## What is asked
Print each of the entries below word for word, changing nothing.

## Spatial question entries
%%

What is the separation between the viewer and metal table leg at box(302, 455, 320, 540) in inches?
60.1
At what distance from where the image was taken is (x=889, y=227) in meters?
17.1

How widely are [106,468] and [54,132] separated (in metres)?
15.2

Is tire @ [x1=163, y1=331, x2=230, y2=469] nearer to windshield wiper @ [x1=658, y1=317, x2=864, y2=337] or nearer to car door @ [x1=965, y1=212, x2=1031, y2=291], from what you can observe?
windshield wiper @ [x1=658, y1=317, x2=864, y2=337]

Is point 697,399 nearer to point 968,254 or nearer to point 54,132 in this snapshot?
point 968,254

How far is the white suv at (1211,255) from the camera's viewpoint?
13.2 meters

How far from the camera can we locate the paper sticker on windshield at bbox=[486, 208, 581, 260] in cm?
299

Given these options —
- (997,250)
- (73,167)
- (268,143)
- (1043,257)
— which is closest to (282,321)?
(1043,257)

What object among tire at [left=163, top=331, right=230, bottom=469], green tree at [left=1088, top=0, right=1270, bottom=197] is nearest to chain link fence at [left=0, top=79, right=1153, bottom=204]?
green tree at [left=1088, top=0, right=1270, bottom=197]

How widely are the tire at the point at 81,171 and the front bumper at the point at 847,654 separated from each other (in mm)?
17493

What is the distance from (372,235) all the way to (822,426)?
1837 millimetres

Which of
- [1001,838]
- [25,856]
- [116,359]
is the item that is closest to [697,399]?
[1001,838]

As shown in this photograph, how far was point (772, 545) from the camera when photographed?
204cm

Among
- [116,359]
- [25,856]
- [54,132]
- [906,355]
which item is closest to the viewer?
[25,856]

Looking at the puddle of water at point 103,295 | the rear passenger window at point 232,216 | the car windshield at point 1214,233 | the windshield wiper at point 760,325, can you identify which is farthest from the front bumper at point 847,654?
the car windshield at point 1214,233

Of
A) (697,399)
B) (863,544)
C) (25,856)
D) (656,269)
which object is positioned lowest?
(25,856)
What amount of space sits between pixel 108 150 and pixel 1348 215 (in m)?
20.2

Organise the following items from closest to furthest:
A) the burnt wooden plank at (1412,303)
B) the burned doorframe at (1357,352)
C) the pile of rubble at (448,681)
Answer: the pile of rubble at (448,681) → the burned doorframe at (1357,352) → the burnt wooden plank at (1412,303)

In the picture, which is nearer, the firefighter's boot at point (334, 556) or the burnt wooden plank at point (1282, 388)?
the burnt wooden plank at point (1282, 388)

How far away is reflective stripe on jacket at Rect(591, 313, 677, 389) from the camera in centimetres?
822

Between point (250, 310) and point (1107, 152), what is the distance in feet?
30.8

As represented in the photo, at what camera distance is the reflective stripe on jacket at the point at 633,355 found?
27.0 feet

%%

## The response
What is the separation between the viewer and metal table leg at box(302, 455, 320, 540) in inches?
60.1
At what distance from where the image was taken is (x=889, y=227) in meters?
17.1

How widely are [106,468] and [54,132] separated (in metres)?
15.2

Is tire @ [x1=163, y1=331, x2=230, y2=469] nearer to windshield wiper @ [x1=658, y1=317, x2=864, y2=337] or nearer to car door @ [x1=965, y1=212, x2=1031, y2=291], from what you can observe?
windshield wiper @ [x1=658, y1=317, x2=864, y2=337]

Is point 697,399 nearer to point 968,254 or nearer to point 54,132 in this snapshot?
point 968,254

How far is the white suv at (1211,255) from the camera's viewpoint?
13.2 meters

How far from the camera can we locate the paper sticker on windshield at bbox=[486, 208, 581, 260] in cm?
299

Given these options —
- (997,250)
- (73,167)
- (268,143)
- (1043,257)
— which is closest to (282,321)?
(1043,257)

What object among tire at [left=163, top=331, right=230, bottom=469], green tree at [left=1088, top=0, right=1270, bottom=197] is nearest to chain link fence at [left=0, top=79, right=1153, bottom=204]?
green tree at [left=1088, top=0, right=1270, bottom=197]

How widely are the tire at the point at 81,171 and the front bumper at the point at 847,654 separated from each other (in mm)?
17493

What is the distance from (372,235) all the way to (822,426)?
1837 millimetres

Which of
- [1001,838]
- [25,856]
- [116,359]
is the item that is closest to [697,399]?
[1001,838]

As shown in this photograph, how far was point (772, 545) from the camera when photographed?
204cm

Among
- [116,359]
- [25,856]
- [54,132]
- [906,355]
which item is closest to the viewer?
[25,856]

Looking at the puddle of water at point 103,295 | the rear passenger window at point 232,216 | the car windshield at point 1214,233 | the windshield wiper at point 760,325, can you identify which is farthest from the front bumper at point 847,654?
the car windshield at point 1214,233

Of
A) (697,399)
B) (863,544)
C) (25,856)
D) (656,269)
which object is positioned lowest?
(25,856)
What amount of space sits between pixel 108 150 and pixel 1348 215 (in m)?
20.2

Organise the following items from closest to furthest:
A) the burnt wooden plank at (1412,303)
B) the burned doorframe at (1357,352)
C) the pile of rubble at (448,681)
Answer: the pile of rubble at (448,681) → the burned doorframe at (1357,352) → the burnt wooden plank at (1412,303)

In the picture, which is nearer, the firefighter's boot at point (334, 556) or the burnt wooden plank at point (1282, 388)?
the burnt wooden plank at point (1282, 388)

How far away is reflective stripe on jacket at Rect(591, 313, 677, 389) from the camera in centimetres?
822

Between point (250, 310) and point (1107, 152), what is the distance in feet?
30.8

As represented in the photo, at what camera distance is the reflective stripe on jacket at the point at 633,355 found?
27.0 feet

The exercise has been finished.